- Roughouse from Wolverine (vol. 2) #4. Art by John Buscema.

Publication information
- Publisher: Marvel Comics
- First appearance: Wolverine vol. 2, #4 (Feb 1989)
- Created by: Chris Claremont (story) and John Buscema (art)

In-story information
- Species: Asgardian
- Place of origin: Asgard
- Abilities: Superhuman strength, stamina, and durability Formidable hand to hand combatant Many criminal underworld connections

= Roughouse =

Roughouse is a supervillain appearing in American comic books published by Marvel Comics. The character is depicted as the occasional enemy of Wolverine. His first appearance was in Wolverine vol. 2, #4. The character was created by Chris Claremont and John Buscema.

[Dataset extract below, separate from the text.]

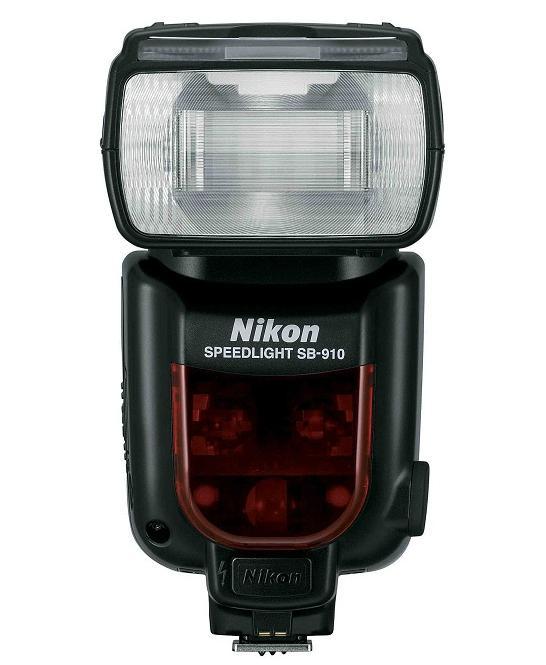 Buy Nikon SB-910 Speedlight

==Fictional character biography==
Roughouse is one of the most mysterious opponents that Wolverine has come across. Little is known of his past beyond the fact that Roughouse is descended from one of the races that inhabit the dimension of Asgard, the mythical home of the Asgardians. He is also known to have been abused by his father as a child, with some writers explaining that his long hair hides his scars.

Roughouse travels to the island nation of Madripoor along with his partner, the "pseudo-vampire" Bloodscream. They begin working as enforcers for General Coy, one of the island's most powerful crime lords, and eliminate any threats to his operations.

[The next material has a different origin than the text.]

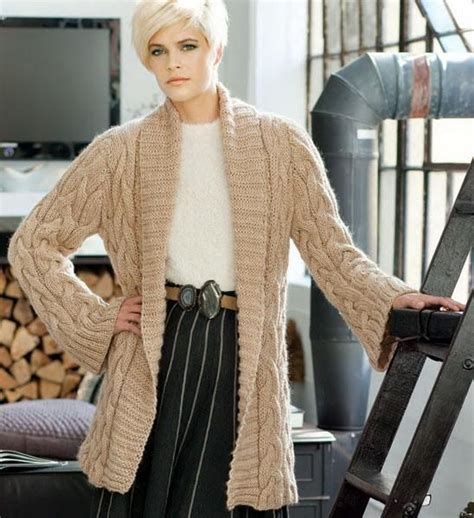 vogue knitting patterns 64 best images about cardigan on yarns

General Coy grows tired of Roughouse's failures and sells him to Geist. By the time Roughouse meets him, Geist is financing himself through the illegal drug trade and needs a subject to test a new drug on. Geist's men give Roughouse a dose of this experimental version of cocaine, which drives him mad.

Wolverine holds back in his ensuing fight with Roughouse, since Roughouse is not fully aware of what is happening. After helping Roughouse escape, Wolverine encounters Sister Salvation, a nun who possesses the ability to cure physical and mental injuries via contact. After several sessions, she is able to fully purge Roughouse's body of the drugs.

Roughouse eventually returns to villainy and is hired by Kimura to guard a group of children. A colleague tries to bribe Roughouse so as to gain access to the children for exploitation. Roughouse kills the man, proclaiming that he will not tolerate allowing the children to come to harm.

==Powers and abilities==
Roughouse possesses superhuman physical abilities and cannot be harmed by standard weaponry. He is additionally a skilled hand-to-hand combatant, utilizing fighting techniques that take advantage of his immense size and strength.

==In other media==
Roughouse makes a non-speaking cameo appearance in the X-Men: The Animated Series episode "Whatever It Takes".